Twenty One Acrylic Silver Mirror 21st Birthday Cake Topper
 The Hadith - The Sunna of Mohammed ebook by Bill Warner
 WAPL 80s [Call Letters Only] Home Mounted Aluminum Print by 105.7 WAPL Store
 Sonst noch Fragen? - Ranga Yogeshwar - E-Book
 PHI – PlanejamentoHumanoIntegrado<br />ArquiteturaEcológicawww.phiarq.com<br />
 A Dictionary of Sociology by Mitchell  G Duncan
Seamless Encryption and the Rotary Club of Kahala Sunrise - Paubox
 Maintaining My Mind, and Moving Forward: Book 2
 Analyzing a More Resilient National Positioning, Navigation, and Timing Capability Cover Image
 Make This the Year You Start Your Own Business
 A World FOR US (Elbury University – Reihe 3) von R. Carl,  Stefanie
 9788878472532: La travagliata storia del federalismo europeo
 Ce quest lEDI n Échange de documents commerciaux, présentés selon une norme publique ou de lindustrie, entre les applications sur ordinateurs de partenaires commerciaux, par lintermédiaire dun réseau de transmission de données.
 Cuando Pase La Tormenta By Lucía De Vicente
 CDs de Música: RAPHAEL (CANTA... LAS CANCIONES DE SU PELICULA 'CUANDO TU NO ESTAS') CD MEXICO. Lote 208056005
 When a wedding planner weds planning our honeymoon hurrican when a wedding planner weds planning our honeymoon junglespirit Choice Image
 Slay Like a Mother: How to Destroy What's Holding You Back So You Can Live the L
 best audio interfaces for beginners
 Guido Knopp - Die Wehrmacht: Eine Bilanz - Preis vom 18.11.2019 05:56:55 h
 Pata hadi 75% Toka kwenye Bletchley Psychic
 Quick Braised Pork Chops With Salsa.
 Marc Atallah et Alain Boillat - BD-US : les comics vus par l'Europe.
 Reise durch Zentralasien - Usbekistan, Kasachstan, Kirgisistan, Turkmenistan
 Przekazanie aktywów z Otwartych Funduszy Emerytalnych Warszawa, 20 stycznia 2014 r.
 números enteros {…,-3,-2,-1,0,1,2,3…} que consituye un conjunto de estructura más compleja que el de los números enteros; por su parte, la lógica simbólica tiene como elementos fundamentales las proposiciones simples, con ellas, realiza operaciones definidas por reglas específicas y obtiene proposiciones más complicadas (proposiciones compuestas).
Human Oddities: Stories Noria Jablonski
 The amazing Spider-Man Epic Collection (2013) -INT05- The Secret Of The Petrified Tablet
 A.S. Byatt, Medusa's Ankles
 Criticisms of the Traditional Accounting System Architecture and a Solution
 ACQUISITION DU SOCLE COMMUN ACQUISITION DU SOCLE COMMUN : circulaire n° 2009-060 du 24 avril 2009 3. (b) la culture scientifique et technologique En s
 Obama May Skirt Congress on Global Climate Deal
+-------+
» **Try it**:
Only the lines from the one containing "Criticisms of the" through the final line of the records above should be printed, exactly as they stand.

» **Response to this task**:
 Criticisms of the Traditional Accounting System Architecture and a Solution
 ACQUISITION DU SOCLE COMMUN ACQUISITION DU SOCLE COMMUN : circulaire n° 2009-060 du 24 avril 2009 3. (b) la culture scientifique et technologique En s
 Obama May Skirt Congress on Global Climate Deal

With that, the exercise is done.